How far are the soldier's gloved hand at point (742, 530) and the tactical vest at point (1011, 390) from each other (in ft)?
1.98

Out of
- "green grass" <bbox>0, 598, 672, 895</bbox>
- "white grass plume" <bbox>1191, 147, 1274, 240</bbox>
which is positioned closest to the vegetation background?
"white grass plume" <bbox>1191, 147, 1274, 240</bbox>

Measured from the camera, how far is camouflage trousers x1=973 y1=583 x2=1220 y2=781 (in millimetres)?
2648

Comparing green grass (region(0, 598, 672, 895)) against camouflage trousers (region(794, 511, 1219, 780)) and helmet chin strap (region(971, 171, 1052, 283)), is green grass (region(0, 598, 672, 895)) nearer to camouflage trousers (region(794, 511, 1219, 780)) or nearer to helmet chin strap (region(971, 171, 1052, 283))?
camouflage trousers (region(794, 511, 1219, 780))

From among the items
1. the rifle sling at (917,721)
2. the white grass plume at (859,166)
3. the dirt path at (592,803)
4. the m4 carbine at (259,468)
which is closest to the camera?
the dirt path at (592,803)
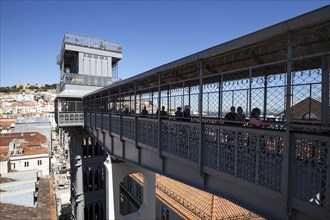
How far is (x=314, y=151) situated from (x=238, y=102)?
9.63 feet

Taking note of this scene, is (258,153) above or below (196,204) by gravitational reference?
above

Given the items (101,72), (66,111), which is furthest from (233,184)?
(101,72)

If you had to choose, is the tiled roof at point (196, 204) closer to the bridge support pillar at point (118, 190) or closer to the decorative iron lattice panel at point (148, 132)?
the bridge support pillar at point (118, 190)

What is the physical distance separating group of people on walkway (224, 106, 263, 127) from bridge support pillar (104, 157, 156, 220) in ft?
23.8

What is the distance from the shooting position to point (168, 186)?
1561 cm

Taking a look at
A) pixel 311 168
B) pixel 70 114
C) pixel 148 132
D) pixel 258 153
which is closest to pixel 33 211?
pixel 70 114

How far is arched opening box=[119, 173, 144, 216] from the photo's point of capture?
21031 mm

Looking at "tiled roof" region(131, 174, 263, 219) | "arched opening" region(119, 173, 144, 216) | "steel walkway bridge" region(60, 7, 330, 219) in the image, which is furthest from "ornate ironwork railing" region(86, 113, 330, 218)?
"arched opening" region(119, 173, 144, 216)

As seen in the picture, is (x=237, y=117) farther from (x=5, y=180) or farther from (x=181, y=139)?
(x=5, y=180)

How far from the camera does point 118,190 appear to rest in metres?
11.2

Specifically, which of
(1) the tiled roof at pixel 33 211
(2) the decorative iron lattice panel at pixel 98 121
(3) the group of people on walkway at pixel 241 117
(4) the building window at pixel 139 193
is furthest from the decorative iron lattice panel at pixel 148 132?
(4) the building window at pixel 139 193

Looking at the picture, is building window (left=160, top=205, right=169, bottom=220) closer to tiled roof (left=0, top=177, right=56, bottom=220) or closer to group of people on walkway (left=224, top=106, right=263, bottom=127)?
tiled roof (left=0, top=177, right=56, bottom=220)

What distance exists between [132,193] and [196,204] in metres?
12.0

### Description of the task
Print the complete listing exactly, apart from any pictures.

### Response below
How far are the soldier's gloved hand at point (742, 530) and the tactical vest at point (1011, 390) from each other (in ft)?
1.98

Out of
- "green grass" <bbox>0, 598, 672, 895</bbox>
- "white grass plume" <bbox>1191, 147, 1274, 240</bbox>
which is positioned closest to the vegetation background?
"white grass plume" <bbox>1191, 147, 1274, 240</bbox>

Measured from the camera, how far is camouflage trousers x1=973 y1=583 x2=1220 y2=781 (in millimetres)?
2648

Comparing green grass (region(0, 598, 672, 895)) against camouflage trousers (region(794, 511, 1219, 780)) and helmet chin strap (region(971, 171, 1052, 283)), is green grass (region(0, 598, 672, 895)) nearer to camouflage trousers (region(794, 511, 1219, 780)) or nearer to helmet chin strap (region(971, 171, 1052, 283))?
camouflage trousers (region(794, 511, 1219, 780))

From among the items
1. the rifle sling at (917,721)
2. the white grass plume at (859,166)
3. the dirt path at (592,803)
4. the m4 carbine at (259,468)
which is closest to the camera?
the dirt path at (592,803)
How far is (x=314, y=151) situated from (x=238, y=102)?
9.63 feet

Taking note of this scene, is (258,153) above or below (196,204) by gravitational reference?
above

Given the items (101,72), (66,111), which is furthest from (233,184)?
(101,72)

If you had to choose, is the tiled roof at point (196, 204) closer to the bridge support pillar at point (118, 190) or closer to the decorative iron lattice panel at point (148, 132)?
the bridge support pillar at point (118, 190)

What is the physical distance separating group of people on walkway (224, 106, 263, 127) from bridge support pillar (104, 157, 156, 220) in ft?
23.8

What is the distance from the shooting position to point (168, 186)?
1561 cm

Taking a look at
A) pixel 311 168
B) pixel 70 114
C) pixel 148 132
D) pixel 258 153
which is closest to pixel 33 211?
pixel 70 114

How far is arched opening box=[119, 173, 144, 216] from the photo's point of capture?
21031 mm

Looking at "tiled roof" region(131, 174, 263, 219) | "arched opening" region(119, 173, 144, 216) | "steel walkway bridge" region(60, 7, 330, 219) in the image, which is furthest from "ornate ironwork railing" region(86, 113, 330, 218)?
"arched opening" region(119, 173, 144, 216)

As seen in the picture, is (x=237, y=117) farther from (x=5, y=180) or farther from (x=181, y=139)?
(x=5, y=180)

How far from the camera does point 118,190 appear to rest in metres?
11.2

Specifically, which of
(1) the tiled roof at pixel 33 211
(2) the decorative iron lattice panel at pixel 98 121
(3) the group of people on walkway at pixel 241 117
(4) the building window at pixel 139 193
is furthest from the decorative iron lattice panel at pixel 148 132?
(4) the building window at pixel 139 193

Looking at the picture, is building window (left=160, top=205, right=169, bottom=220) closer to tiled roof (left=0, top=177, right=56, bottom=220) or closer to group of people on walkway (left=224, top=106, right=263, bottom=127)?
tiled roof (left=0, top=177, right=56, bottom=220)

What distance exists between [132,193] and [196,204] in metres?
12.0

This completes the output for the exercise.